Förderjahr 2018 / Stipendien Call #13 / ProjektID: 3793 / Projekt: Data Management Strategies for Near Real-Time Edge Analytics
This blog post introduces further methodology and environment for implementing and realizing some of the proposed edge data management strategies, aiming to provide their practical applicability besides theoretical contribution.
Blog posts about approximate data analytics, edge data recovery, and elastic storage services are designed to work on distributed and decentralized systems such as edge nodes. Running data processing on distributed and decentralized nodes can involve multiple applications in which structure and logic are separated from data utilized.
Separation of data and applications
Nowadays, many applications such as speech recognition and object classification, separate core application logic from data and their location. Thus, it is also important and challenging to consider placement of application instances regarding data location in near real-time.
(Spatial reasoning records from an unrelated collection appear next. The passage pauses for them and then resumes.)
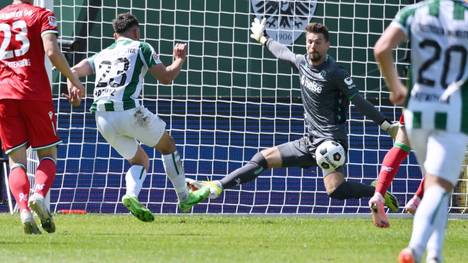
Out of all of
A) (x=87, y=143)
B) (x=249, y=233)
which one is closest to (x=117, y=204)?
(x=87, y=143)

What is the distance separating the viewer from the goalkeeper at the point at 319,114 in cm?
1166

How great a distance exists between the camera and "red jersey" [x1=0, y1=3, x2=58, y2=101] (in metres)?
10.2

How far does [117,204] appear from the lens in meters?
14.8

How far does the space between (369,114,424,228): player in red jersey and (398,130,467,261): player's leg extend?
4.20 meters

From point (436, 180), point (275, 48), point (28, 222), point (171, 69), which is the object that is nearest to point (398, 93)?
point (436, 180)

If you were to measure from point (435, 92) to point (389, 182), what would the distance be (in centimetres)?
442

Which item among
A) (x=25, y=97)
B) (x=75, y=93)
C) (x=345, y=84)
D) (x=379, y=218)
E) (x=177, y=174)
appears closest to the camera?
(x=25, y=97)

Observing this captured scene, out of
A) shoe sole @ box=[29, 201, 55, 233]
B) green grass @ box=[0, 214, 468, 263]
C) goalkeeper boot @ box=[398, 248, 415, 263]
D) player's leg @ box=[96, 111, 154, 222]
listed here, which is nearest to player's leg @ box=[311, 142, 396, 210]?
green grass @ box=[0, 214, 468, 263]

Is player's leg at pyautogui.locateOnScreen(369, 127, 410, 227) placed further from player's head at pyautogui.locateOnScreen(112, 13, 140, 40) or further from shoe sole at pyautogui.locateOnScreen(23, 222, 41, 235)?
shoe sole at pyautogui.locateOnScreen(23, 222, 41, 235)

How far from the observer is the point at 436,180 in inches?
268

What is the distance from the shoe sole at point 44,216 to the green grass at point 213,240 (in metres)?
0.07

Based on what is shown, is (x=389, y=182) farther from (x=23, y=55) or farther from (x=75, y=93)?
(x=23, y=55)

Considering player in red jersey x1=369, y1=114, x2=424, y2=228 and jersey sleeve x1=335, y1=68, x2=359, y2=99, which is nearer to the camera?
player in red jersey x1=369, y1=114, x2=424, y2=228

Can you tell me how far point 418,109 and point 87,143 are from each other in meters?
8.29
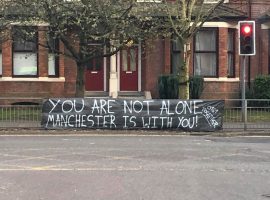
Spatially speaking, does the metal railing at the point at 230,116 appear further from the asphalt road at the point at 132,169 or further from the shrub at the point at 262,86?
the shrub at the point at 262,86

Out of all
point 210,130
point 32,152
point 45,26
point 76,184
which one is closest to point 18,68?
point 45,26

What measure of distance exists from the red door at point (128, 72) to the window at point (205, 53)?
116 inches

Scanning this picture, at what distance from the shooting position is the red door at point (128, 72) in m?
26.5

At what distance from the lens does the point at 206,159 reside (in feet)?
37.1

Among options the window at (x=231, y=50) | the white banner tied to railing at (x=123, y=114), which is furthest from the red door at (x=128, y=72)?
the white banner tied to railing at (x=123, y=114)

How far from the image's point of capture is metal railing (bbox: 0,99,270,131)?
17.8m

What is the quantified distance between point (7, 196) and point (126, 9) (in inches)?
493

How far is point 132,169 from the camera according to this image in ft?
32.3

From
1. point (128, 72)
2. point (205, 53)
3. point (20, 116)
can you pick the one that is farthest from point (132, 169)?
point (205, 53)

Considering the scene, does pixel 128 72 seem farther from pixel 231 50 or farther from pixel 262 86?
pixel 262 86

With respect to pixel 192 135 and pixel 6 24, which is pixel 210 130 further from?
pixel 6 24

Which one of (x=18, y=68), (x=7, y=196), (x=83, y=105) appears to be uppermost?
(x=18, y=68)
If we consider data locations and satisfaction of required resources, such as latency, there are four possible cases from the perspective of one individual edge/cloud node:
- lack of resources and necessary data are not present;
- lack of resources, while necessary data are present;
- enough resources, but necessary files are not present;
- enough resources, while necessary files are present.
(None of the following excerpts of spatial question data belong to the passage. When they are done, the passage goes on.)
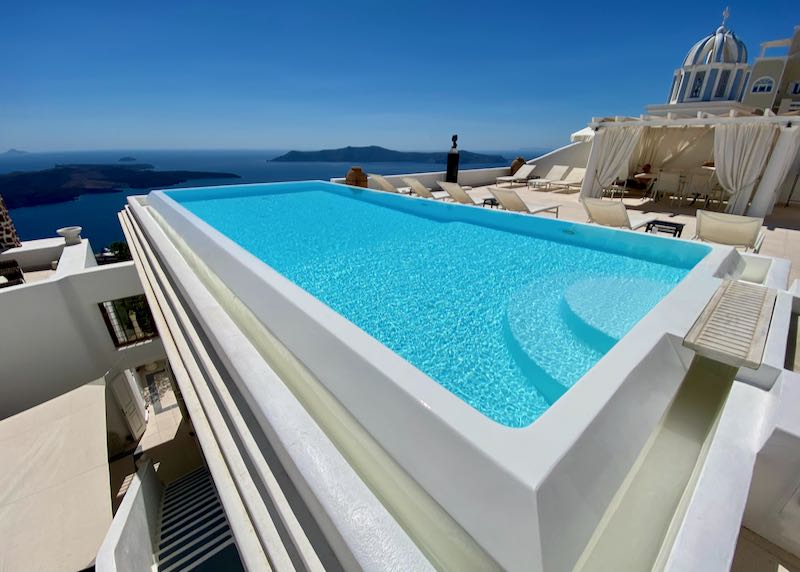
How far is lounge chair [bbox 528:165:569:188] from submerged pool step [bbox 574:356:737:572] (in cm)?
900

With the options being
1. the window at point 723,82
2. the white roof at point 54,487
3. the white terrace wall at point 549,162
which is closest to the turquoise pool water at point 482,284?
the white roof at point 54,487

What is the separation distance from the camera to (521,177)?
434 inches

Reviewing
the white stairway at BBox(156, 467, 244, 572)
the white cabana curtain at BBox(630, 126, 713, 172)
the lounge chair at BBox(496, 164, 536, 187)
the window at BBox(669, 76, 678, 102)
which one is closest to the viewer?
the white stairway at BBox(156, 467, 244, 572)

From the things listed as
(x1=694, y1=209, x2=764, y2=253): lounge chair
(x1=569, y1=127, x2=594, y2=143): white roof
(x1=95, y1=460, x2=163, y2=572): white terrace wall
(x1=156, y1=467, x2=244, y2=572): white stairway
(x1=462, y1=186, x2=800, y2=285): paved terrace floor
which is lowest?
(x1=156, y1=467, x2=244, y2=572): white stairway

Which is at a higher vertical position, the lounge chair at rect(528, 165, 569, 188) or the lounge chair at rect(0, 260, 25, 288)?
the lounge chair at rect(528, 165, 569, 188)

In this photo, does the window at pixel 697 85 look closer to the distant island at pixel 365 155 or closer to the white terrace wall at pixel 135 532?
the white terrace wall at pixel 135 532

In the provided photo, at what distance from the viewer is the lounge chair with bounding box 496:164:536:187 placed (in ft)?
36.1

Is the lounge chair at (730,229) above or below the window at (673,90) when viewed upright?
below

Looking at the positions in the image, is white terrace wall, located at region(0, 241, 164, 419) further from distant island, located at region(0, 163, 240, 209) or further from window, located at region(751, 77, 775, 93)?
distant island, located at region(0, 163, 240, 209)

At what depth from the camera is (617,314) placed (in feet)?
8.34

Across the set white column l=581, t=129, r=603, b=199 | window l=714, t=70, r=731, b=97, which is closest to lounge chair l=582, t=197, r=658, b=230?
white column l=581, t=129, r=603, b=199

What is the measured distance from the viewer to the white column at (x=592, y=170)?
25.2 feet

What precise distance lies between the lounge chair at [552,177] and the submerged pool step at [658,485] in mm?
9002

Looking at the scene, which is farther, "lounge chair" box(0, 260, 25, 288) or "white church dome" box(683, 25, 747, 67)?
"white church dome" box(683, 25, 747, 67)
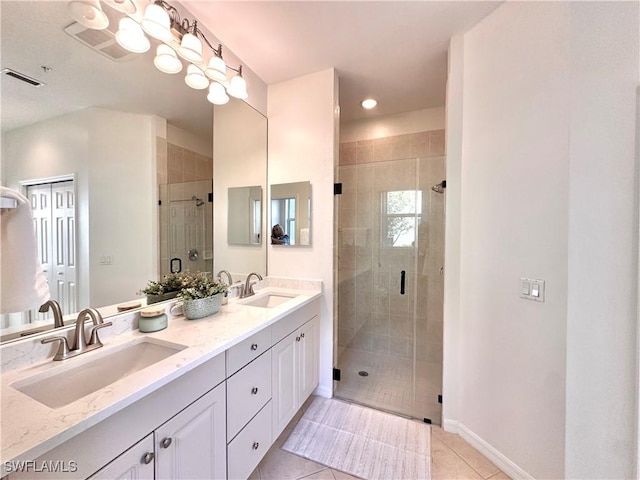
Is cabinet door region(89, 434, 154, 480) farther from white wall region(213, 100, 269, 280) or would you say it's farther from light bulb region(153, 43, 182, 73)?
light bulb region(153, 43, 182, 73)

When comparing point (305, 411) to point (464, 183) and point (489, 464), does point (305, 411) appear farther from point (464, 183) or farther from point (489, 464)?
point (464, 183)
Furthermore, data-intensive applications require customized data collection and dynamic data processing pipelines across multiple nodes and there is often a need for aggregated analytics. This results in a challenge to orchestrate and manage application services and data locations on demand. Especially in scenarios in which applications rely completely on edge computing capabilities rather than consulting cloud services, e.g., in remote edge sites that do not have connection to the Internet or due to the intermittent connection to the cloud and network congestions.
What are the advantages of edge data processing?
Data protection. Many IoT applications deal with sensitive data information. Therefore, avoiding the transfer of data across the network and using multiple hops, sensitive data can be kept at the source of data.
Bandwidth usage and cost of data transfer. It can be too expensive for all data to be transferred to a centralized data center for analytics. However, in some cases, data have to be transferred to more capable (cloud) nodes to satisfy certain conditions (resources, accuracy).
- Avoidance of network bottlenecks. Increasing latency due to network bottlenecks in centralized cloud computing can affect (near) real-time decisions for edge systems.
Application containers and the role of orchestrator
These IoT applications can be packaged up into containers that can run across different hosts, i.e., edge/cloud nodes. The main role in managing these containers has an orchestrator. Currently, widely used and an open-source orchestrator that automates application deployment is Kubernetes. I plan to use Kubernetes as a platform for container orchestration, aiming to realize and support some important data management strategies in the proposed EDMFrame.
Consequently, future contributions should enable data management strategies deployed among multiple sites, including edge nodes (Raspberry PIs, edge gateways), and cloud nodes (geographically distributed and distant servers). The next challenge is how application placement can meet different locality of necessary data for edge analytics?